* [TEXT]:
Partly that was down to the fact that, after the positive experience on Masquerade, Bill Nelson had agreed to work on a full album with the band. "As soon as we got to Rockfield Studios in Wales," he remembers, "it seemed they were on the cusp of something adventurous and new. In particular that was because of Richard's interest in content lyric-wise and the kind of books he was reading. But Stuart was already eager to expand the guitar away from the limitations of punk."

"We went into the recording a bit underprepared," remembers Bill Simpson. "We didn't appreciate all the other stuff we'd have to do - the touring, the TV slots, the press interviews and we didn't have time to write new songs." Though they did have Charade and Working For The Yankee Dollar complete, following some demo sessions at REL, a number of tracks were written on the fly in Rockfield. The Olympian was built from a riff recycled from the mid-section of New Daze.

The band had another issue. Disillusioned with the price of fame, Tom Kellichan had vanished following the Masquerade tour, effectively resigning his commission. "When he came to the original audition," confides Simpson, "I don't think Tom was looking to be touring the UK, and further afield, within a year. At the start, we were just four lads having a good time. None of us knew that, within 12 months, we'd be recording albums and going on Top Of The Pops. It wasn't a plan. It just evolved so fast." Though Kellichan briefly formed a new band, Katyn, with long-time Skids fan Bruce Watson - and later played on Bill Nelson's Quit Dreaming & Get On The Beam album - he soon withdrew from the music scene altogether. For the recording of the second Skids album Days In Europa and the subsequent tour the vacant drum stool was filled by former Rich Kids sticksman Rusty Egan.

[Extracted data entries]
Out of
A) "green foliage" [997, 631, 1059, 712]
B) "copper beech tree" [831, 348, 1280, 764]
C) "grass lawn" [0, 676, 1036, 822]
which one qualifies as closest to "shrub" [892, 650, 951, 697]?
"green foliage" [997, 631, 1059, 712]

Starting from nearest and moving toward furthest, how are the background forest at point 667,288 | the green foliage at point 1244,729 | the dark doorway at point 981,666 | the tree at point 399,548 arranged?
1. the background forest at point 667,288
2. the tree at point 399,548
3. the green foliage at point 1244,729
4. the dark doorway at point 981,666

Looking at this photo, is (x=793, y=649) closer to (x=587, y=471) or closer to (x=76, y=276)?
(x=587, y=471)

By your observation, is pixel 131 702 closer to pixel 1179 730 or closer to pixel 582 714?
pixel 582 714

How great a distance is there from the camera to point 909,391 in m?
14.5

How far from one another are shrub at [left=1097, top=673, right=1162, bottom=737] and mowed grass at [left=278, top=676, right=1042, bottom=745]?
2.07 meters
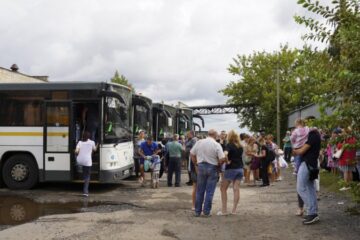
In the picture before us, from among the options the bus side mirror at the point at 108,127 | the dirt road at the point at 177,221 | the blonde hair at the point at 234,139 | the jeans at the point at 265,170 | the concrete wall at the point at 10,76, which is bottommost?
the dirt road at the point at 177,221

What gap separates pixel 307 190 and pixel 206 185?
83.3 inches

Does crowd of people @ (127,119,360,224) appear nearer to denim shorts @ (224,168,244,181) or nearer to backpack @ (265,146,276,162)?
denim shorts @ (224,168,244,181)

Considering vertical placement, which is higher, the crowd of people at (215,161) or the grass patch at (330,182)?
the crowd of people at (215,161)

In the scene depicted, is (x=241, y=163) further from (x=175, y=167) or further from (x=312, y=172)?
(x=175, y=167)

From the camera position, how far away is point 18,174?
14555mm

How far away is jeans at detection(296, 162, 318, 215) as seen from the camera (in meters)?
9.04

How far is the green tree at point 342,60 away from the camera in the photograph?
281 inches

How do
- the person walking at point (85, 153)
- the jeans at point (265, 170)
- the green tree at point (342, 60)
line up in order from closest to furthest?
the green tree at point (342, 60)
the person walking at point (85, 153)
the jeans at point (265, 170)

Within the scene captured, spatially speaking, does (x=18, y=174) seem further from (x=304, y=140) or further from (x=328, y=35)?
(x=328, y=35)

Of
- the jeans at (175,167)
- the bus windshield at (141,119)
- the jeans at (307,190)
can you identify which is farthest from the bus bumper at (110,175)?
the jeans at (307,190)

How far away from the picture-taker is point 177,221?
31.6 feet

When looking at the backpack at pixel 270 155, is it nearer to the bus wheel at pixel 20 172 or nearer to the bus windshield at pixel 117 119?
the bus windshield at pixel 117 119

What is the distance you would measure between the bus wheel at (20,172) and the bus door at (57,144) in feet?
1.88

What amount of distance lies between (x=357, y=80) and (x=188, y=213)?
494 centimetres
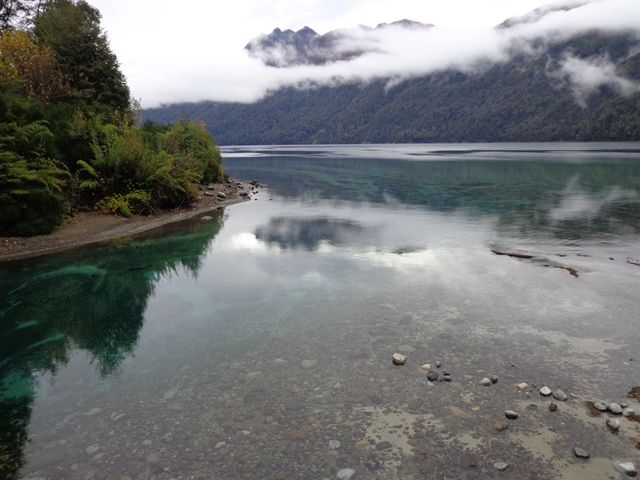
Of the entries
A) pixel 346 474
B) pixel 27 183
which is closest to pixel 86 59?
pixel 27 183

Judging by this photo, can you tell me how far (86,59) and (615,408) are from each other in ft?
155

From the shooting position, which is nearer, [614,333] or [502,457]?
[502,457]

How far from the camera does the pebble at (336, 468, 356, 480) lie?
25.2 feet

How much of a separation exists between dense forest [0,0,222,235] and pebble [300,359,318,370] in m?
18.5

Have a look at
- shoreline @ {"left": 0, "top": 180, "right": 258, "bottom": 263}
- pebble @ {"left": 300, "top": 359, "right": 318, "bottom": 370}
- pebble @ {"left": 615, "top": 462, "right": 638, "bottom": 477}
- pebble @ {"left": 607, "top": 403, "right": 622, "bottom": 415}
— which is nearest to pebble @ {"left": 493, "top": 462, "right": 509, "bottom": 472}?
pebble @ {"left": 615, "top": 462, "right": 638, "bottom": 477}

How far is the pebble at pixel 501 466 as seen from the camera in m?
7.75

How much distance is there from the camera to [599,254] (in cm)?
2194

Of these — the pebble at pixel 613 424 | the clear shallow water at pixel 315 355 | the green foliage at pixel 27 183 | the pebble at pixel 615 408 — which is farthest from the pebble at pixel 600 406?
the green foliage at pixel 27 183

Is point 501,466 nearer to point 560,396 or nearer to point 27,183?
point 560,396

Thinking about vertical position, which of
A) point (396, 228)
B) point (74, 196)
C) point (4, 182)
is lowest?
point (396, 228)

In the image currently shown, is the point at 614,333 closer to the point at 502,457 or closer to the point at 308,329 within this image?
the point at 502,457

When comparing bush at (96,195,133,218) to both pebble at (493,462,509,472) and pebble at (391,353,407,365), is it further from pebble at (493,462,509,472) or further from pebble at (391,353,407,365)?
pebble at (493,462,509,472)

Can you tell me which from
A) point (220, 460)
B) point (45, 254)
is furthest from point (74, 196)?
point (220, 460)

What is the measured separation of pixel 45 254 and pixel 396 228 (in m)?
20.6
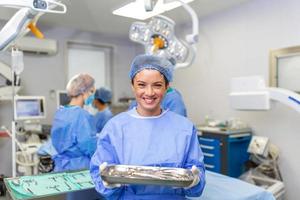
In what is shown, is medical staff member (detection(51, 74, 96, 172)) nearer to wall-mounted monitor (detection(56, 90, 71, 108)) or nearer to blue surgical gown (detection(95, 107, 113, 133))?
blue surgical gown (detection(95, 107, 113, 133))

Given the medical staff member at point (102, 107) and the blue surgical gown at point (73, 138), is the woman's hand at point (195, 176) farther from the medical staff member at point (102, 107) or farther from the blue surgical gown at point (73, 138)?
the medical staff member at point (102, 107)

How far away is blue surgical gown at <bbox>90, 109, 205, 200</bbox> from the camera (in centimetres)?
117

* [REQUIRED WORK]:
• a. Write out the entire passage about the Skids, word for word.
• b. Pull out every line of the records that contains the string "seen".
The records are unrelated to the text.

* [EXPECTED OUTPUTS]:
• a.
Partly that was down to the fact that, after the positive experience on Masquerade, Bill Nelson had agreed to work on a full album with the band. "As soon as we got to Rockfield Studios in Wales," he remembers, "it seemed they were on the cusp of something adventurous and new. In particular that was because of Richard's interest in content lyric-wise and the kind of books he was reading. But Stuart was already eager to expand the guitar away from the limitations of punk."

"We went into the recording a bit underprepared," remembers Bill Simpson. "We didn't appreciate all the other stuff we'd have to do - the touring, the TV slots, the press interviews and we didn't have time to write new songs." Though they did have Charade and Working For The Yankee Dollar complete, following some demo sessions at REL, a number of tracks were written on the fly in Rockfield. The Olympian was built from a riff recycled from the mid-section of New Daze.

The band had another issue. Disillusioned with the price of fame, Tom Kellichan had vanished following the Masquerade tour, effectively resigning his commission. "When he came to the original audition," confides Simpson, "I don't think Tom was looking to be touring the UK, and further afield, within a year. At the start, we were just four lads having a good time. None of us knew that, within 12 months, we'd be recording albums and going on Top Of The Pops. It wasn't a plan. It just evolved so fast." Though Kellichan briefly formed a new band, Katyn, with long-time Skids fan Bruce Watson - and later played on Bill Nelson's Quit Dreaming & Get On The Beam album - he soon withdrew from the music scene altogether. For the recording of the second Skids album Days In Europa and the subsequent tour the vacant drum stool was filled by former Rich Kids sticksman Rusty Egan.

• b.
How far away is jeans at detection(296, 162, 318, 215) as seen from the camera (in meters)?
How far is the pebble at pixel 501 466 as seen from the camera in m?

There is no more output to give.